MCP tunnels have the same pattern. Not exposing an MCP server to the public internet is a strong improvement. But when an agent calls an internal tool, teams still need to know which user identity is attached, which input arguments were sent, which result summaries were stored, and which error messages reached logs. For tools connected to ticketing, HR, customer data, or production operations, "inside a tunnel" is not enough. Redaction, access review, replay prevention, and approval steps remain necessary.

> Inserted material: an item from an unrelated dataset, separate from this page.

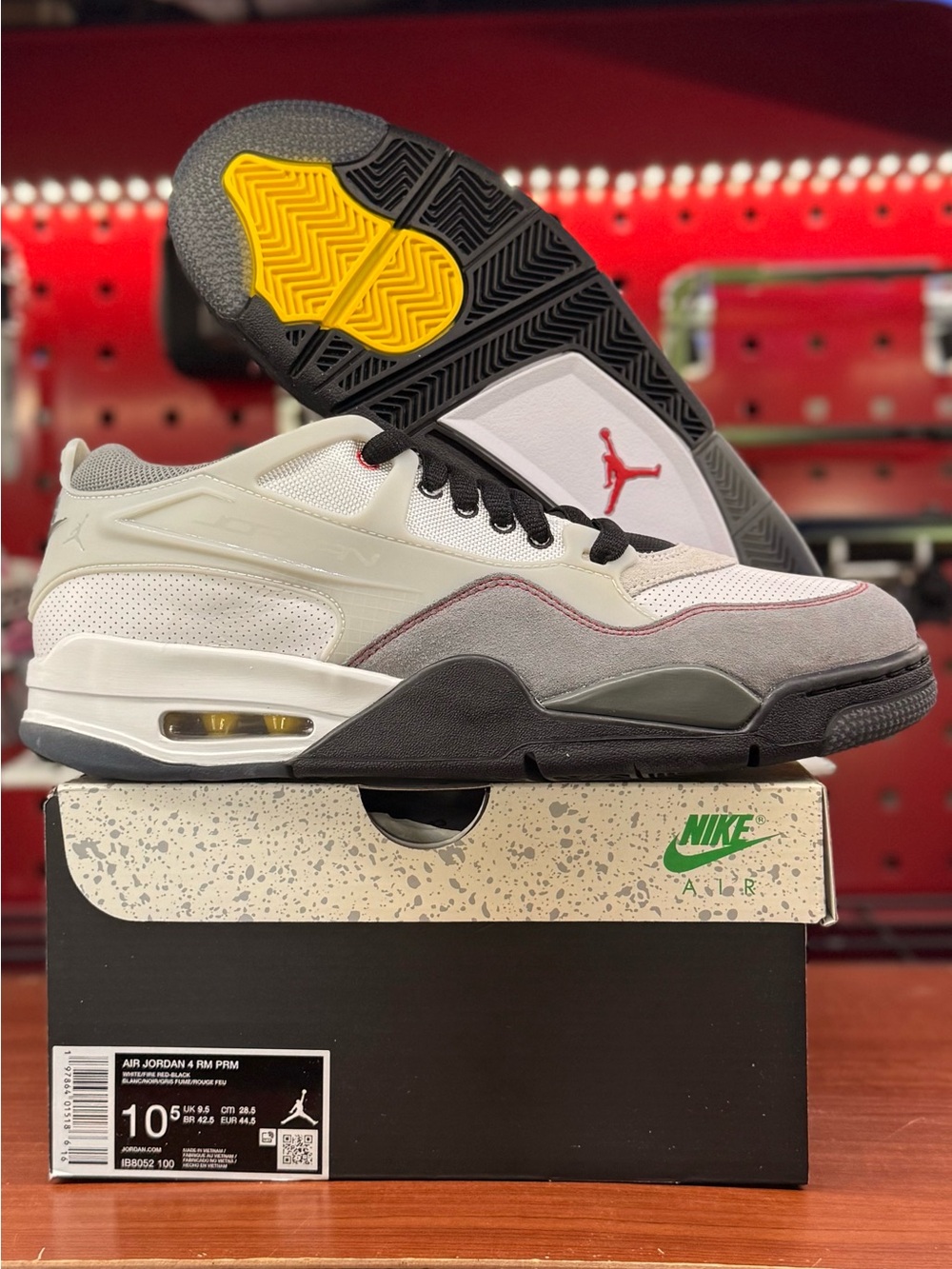 Jordan 4 RM PRM Smoke Grey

A practical checklist for teams

First, classify agent work as read-only, write, or admin action. File search and document summarization may be acceptable in a cloud sandbox. Private repository builds, internal API calls, and production ticket changes are more likely to require a self-hosted sandbox or tunnel. Without that classification, every agent session inherits the same cost and security model.

Second, treat the worker fleet as product infrastructure. Queue depth, pending work, oldest queued timestamp, polling worker count, sandbox startup latency, and output upload failures need monitoring. A user report that "Claude is slow" should not automatically become a model issue. In self-hosted mode, the product is a distributed system spanning Anthropic-managed orchestration and customer-managed execution.

Third, make data retention and contract terms explicit before adopting the product for regulated workloads. Managed Agents are not currently covered by Zero Data Retention or HIPAA BAA. Self-hosted sandboxes do not automatically change that. Buyers should review session history, sandbox state, outputs, uploaded file deletion APIs, retention policies, and audit exports before putting sensitive workflows into the system.

Fourth, manage MCP servers as organization assets. Even when MCP tunnels avoid public endpoints, teams still need tool schema ownership, auth scopes, allowed callers, logging, redaction, rate limits, review, and rollback. An MCP tool can grant broader operational access than a single internal API key. A schema change can alter agent behavior, so deployment review belongs in the platform process.

The question Anthropic is putting on the table

Claude Managed Agents' new features show where enterprise agent runtime design is moving. Model companies are packaging agent loops, context management, event streaming, and tool result handling into managed products. Customers want tighter control over execution location, network reach, internal tools, secrets, and compliance boundaries. Self-hosted sandboxes and MCP tunnels sit at the meeting point of those two demands.

The structure is not a complete answer. As long as orchestration remains with Anthropic, session state and event history remain part of security and procurement review. Moving tool execution into customer infrastructure increases control, but it also adds worker operations and cost responsibility. Connecting private MCP servers through tunnels reduces public exposure, but it raises the bar for audit and approval around internal tool calls.

The practical takeaway for developers is to ask "where does this run, what network does it cross, and what gets recorded?" before choosing the model. Claude Managed Agents' self-hosted sandboxes and MCP tunnels turn those questions into product options. The options are useful, but safe operation still depends on the quality of environment design, logging design, and permission design.